The main drawback of using clopidogrel, however, is directly related to its antiplatelet function: because it inhibits platelets, it also increases the risk of bleeding. This is perhaps most clinically relevant in the context of patients who receive clopidogrel prior to their catheterization and are found to have severe coronary artery disease more amenable to coronary artery bypass graft (CABG) surgery than simple stent placement. Because the risk of bleeding during surgery is higher with clopidogrel, most cardiac surgeons require that patients eligible for CABG wait several days to have their procedure to allow the effects of the clopidogrel to wane. According to Kalon Ho, HMS assistant professor of medicine at Beth Israel Deaconess Medical Center and director of quality assurance for the hospital’s Cardiovascular Division, “about 5 years ago, we had a discussion with our cardiac surgeons about clopidogrel. Patients treated with the drug clearly have more bleeding problems, but the cardiac surgeons understood that the benefits of surgery clearly outweigh the risks of bleeding on clopidogrel for patients who require their bypass surgery emergently. They don’t like operating on more stable patients until waiting five to seven days for the clopidogrel to wash out.”

Because of the risk of delaying definitive surgical treatment—though the minority of patients ultimately require CABG—some hospitals delay the administration of clopidogrel until cardiac catheterization, in which coronary anatomy can be defined and the need for CABG can be determined definitively. This practice, however, is less effective than early administration of clopidogrel for the vast majority of patients, since few patients ultimately require CABG therapy and earlier administration of clopidogrel is significantly more effective than delaying administration until catheterization. While the practice averts the need for an iatrogenically prolonged hospital stay, it comes at the price of suboptimal treatment for the vast majority of patients with unstable angina or myocardial infarction.
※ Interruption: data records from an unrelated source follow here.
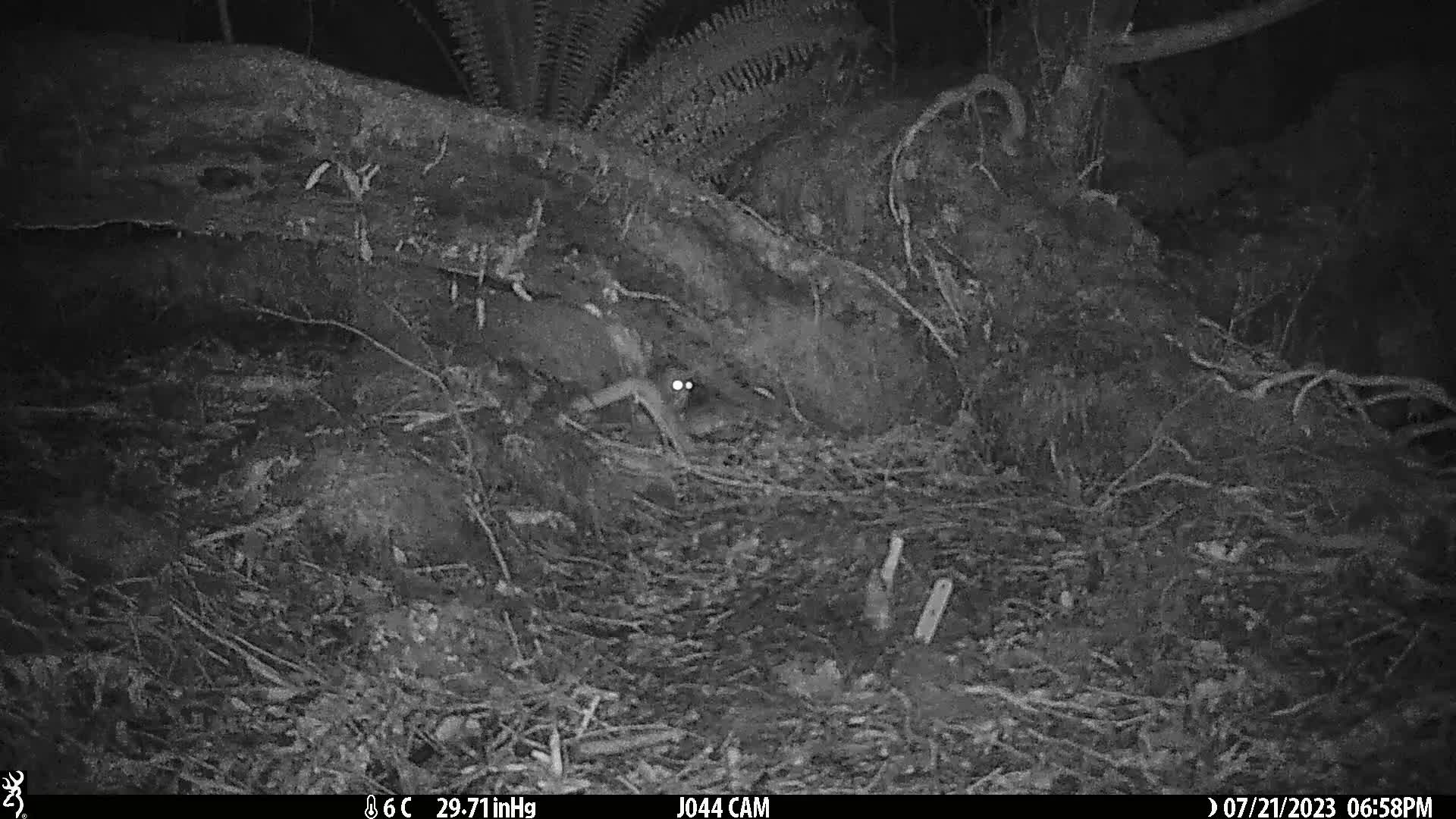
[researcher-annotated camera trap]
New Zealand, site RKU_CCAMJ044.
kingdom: Animalia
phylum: Chordata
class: Mammalia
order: Rodentia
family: Muridae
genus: Rattus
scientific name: Rattus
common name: rat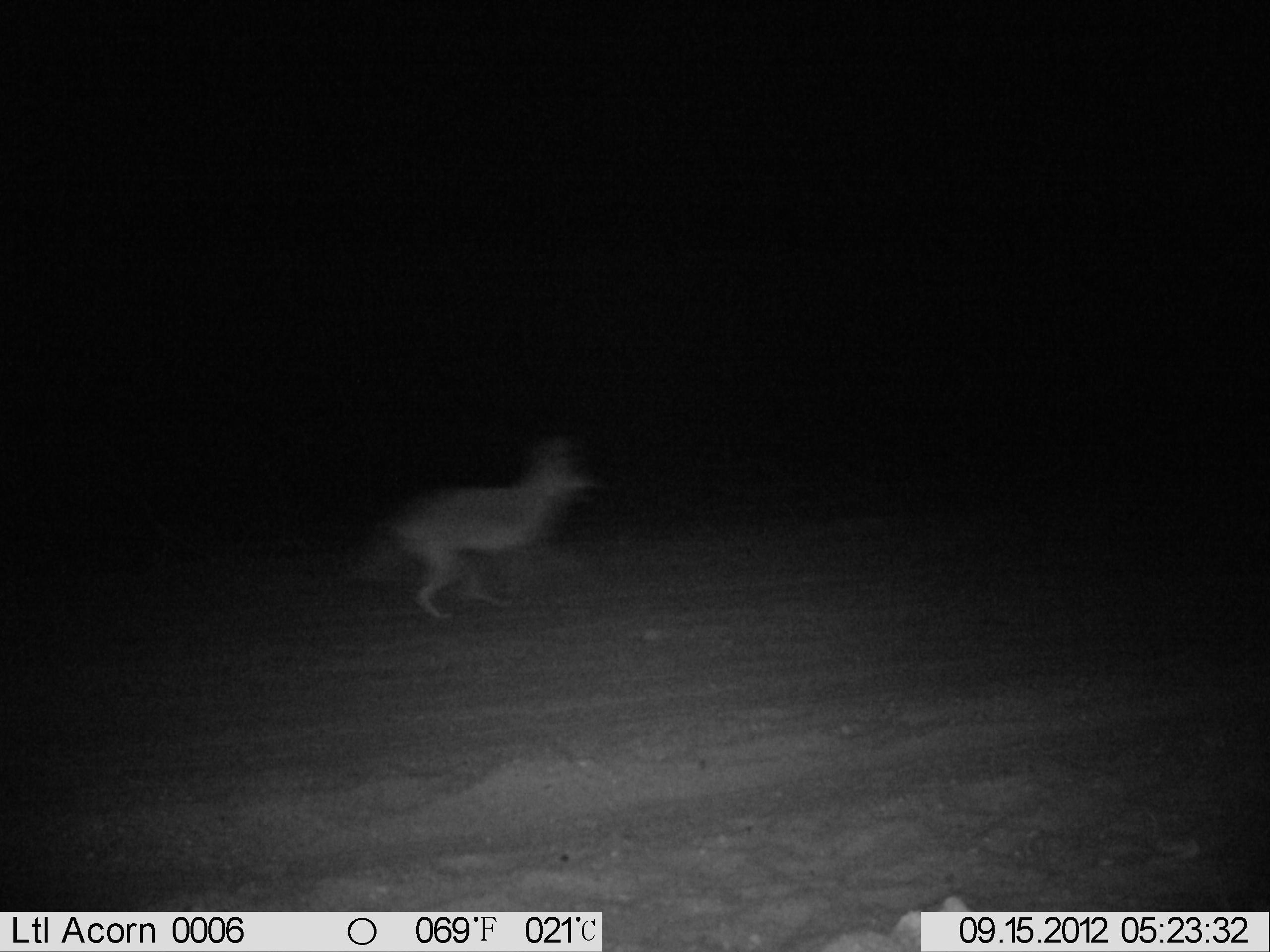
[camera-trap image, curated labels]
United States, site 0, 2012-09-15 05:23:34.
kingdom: Animalia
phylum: Chordata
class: Mammalia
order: Carnivora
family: Canidae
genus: Canis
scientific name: Canis latrans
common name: coyote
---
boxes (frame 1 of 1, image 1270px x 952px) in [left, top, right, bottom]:
coyote: [357, 422, 649, 624]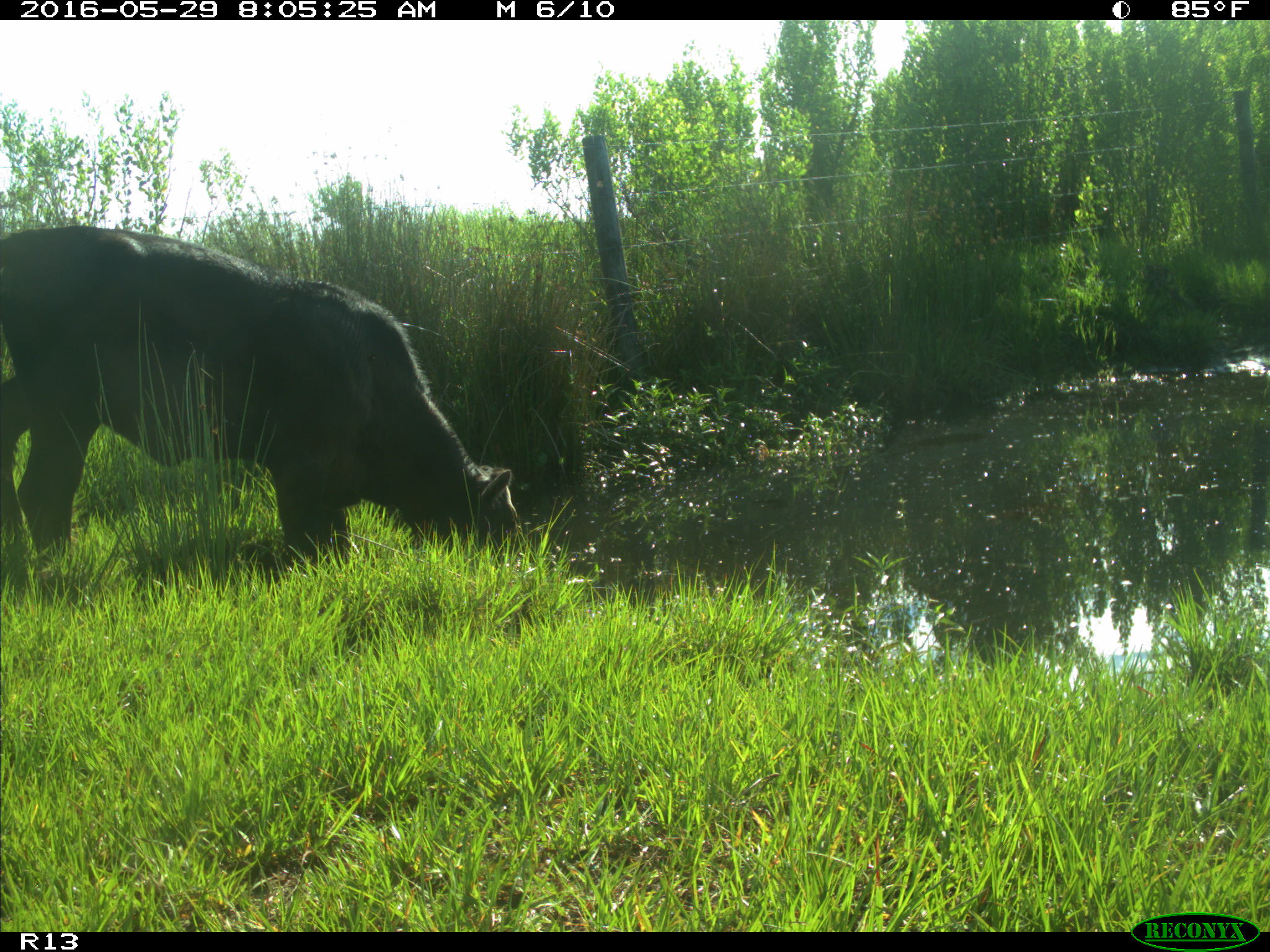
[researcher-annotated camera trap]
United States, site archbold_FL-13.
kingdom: Animalia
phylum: Chordata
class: Mammalia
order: Artiodactyla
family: Bovidae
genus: Bos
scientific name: Bos taurus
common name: domestic cow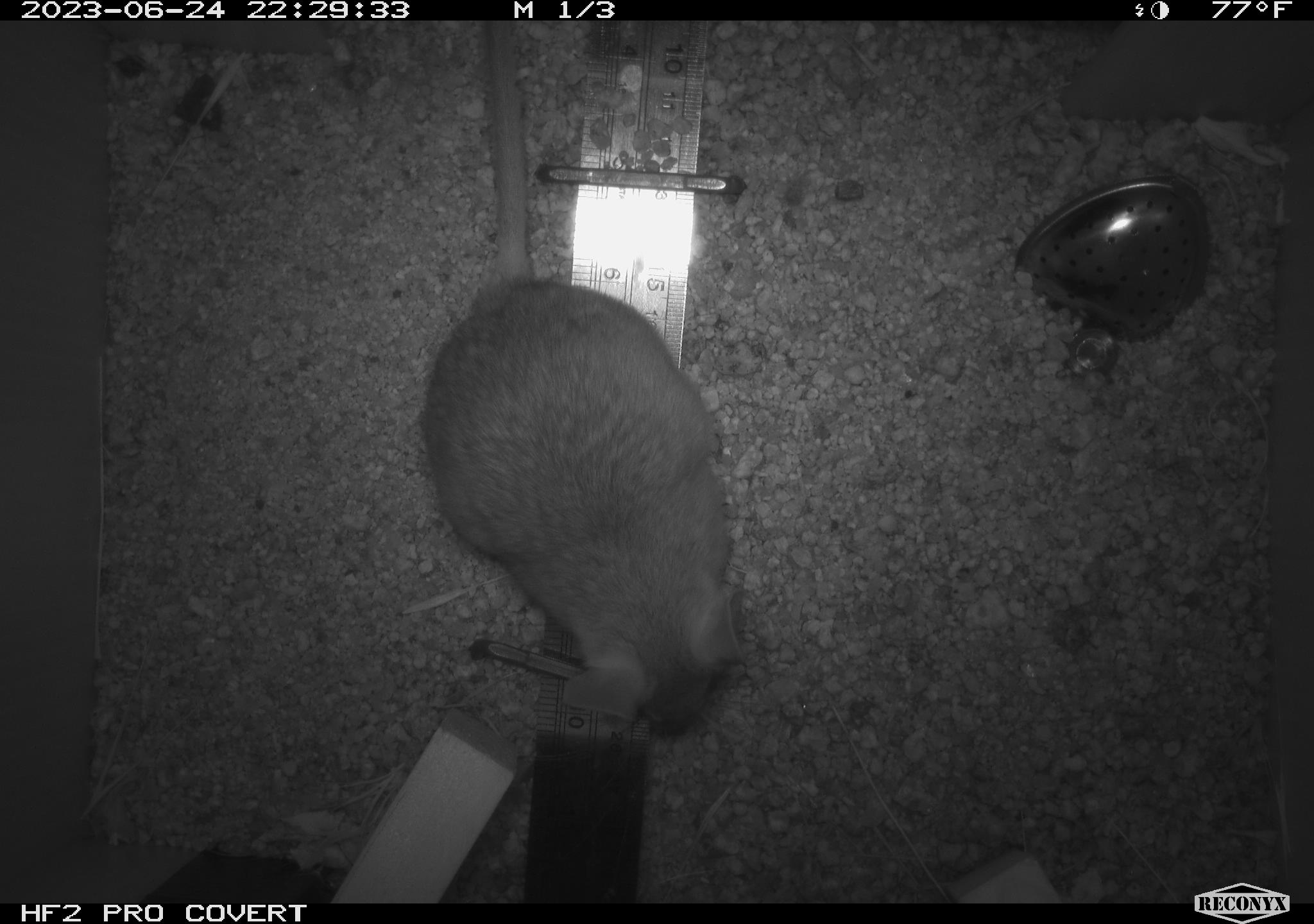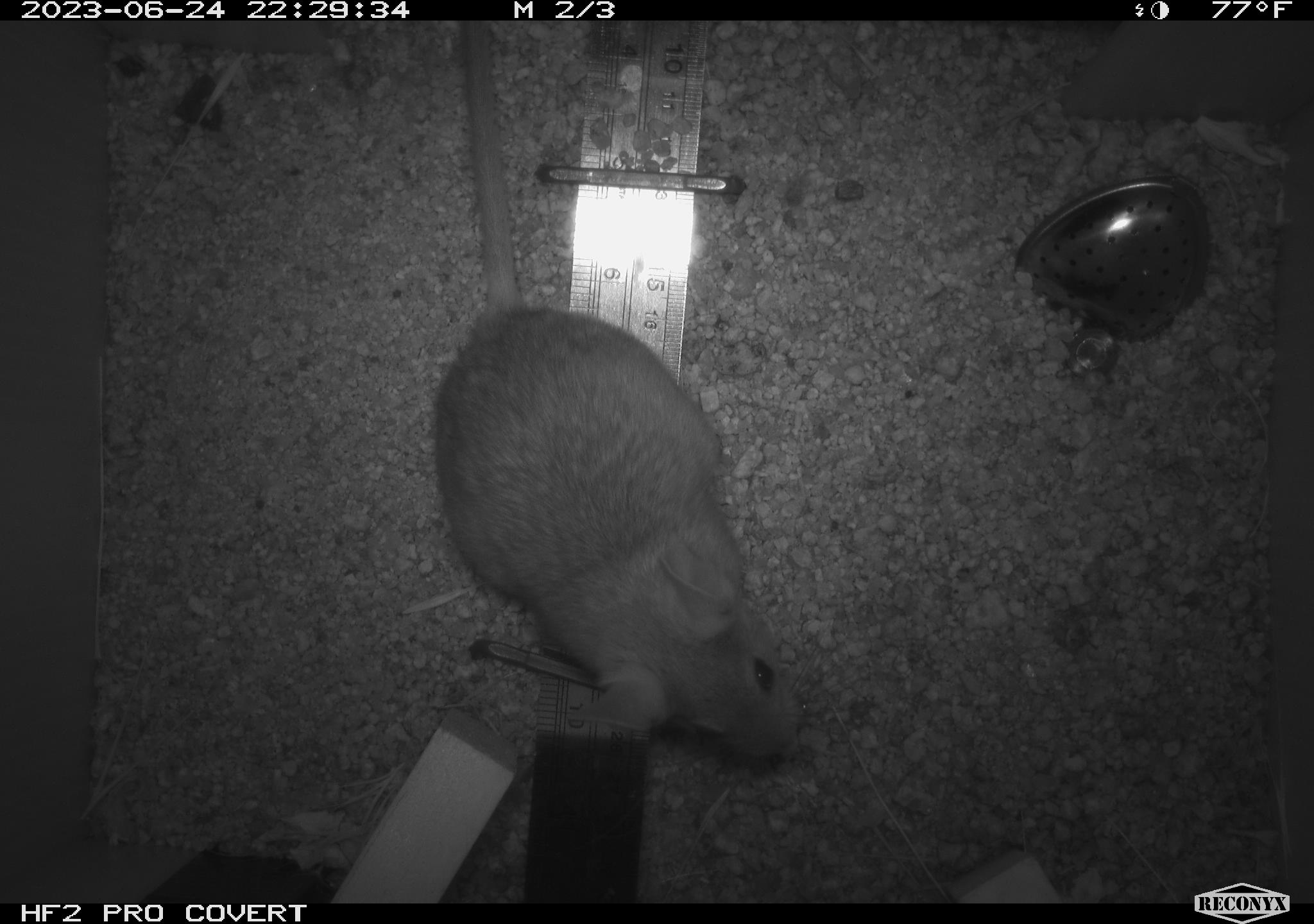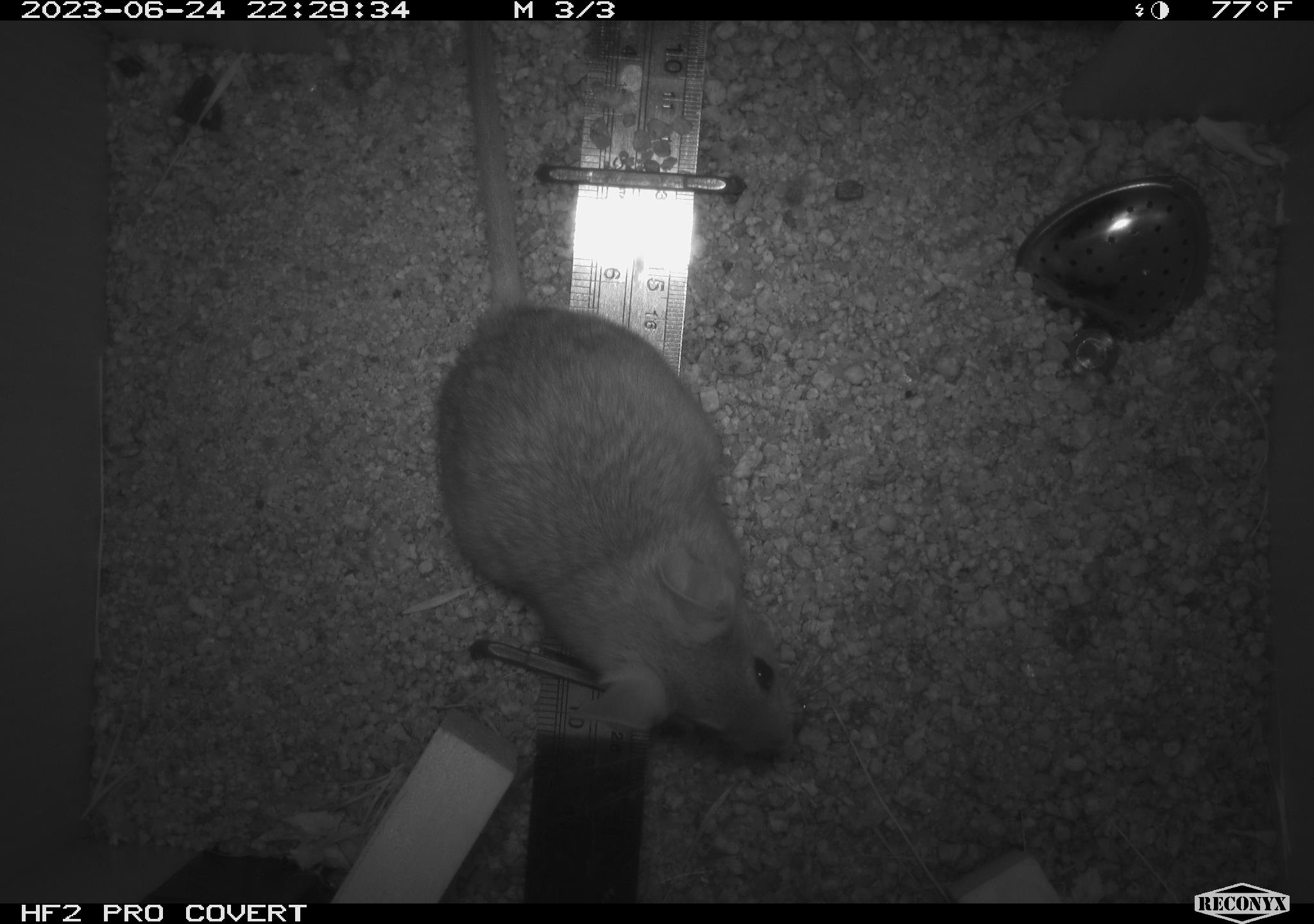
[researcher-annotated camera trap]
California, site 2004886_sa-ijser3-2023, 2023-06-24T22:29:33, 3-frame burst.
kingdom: Animalia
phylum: Chordata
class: Mammalia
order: Rodentia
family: Cricetidae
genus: Neotoma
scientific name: Neotoma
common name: pack rat or woodrat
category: neotoma species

And yet, the decision to use or withhold clopidogrel until cardiac catheterization is not made in a systematic way, as I might have expected given the high stakes of ACS. Moreover, though the answer is unknown, my suspicion is that the benefits from early administration of clopidogrel may outweigh the costs of prolonging the hospitalization of patients ultimately found to require CABG. These are the kinds of research questions that attract my attention as a physician with training in decision science and economics, and their answers may hold solutions that will, in time, help improve the quality of life enjoyed by patients who suffer from ACS.

The opinions expressed in this column are not necessarily those of Harvard Medical School, its affiliated institutions, or Harvard University.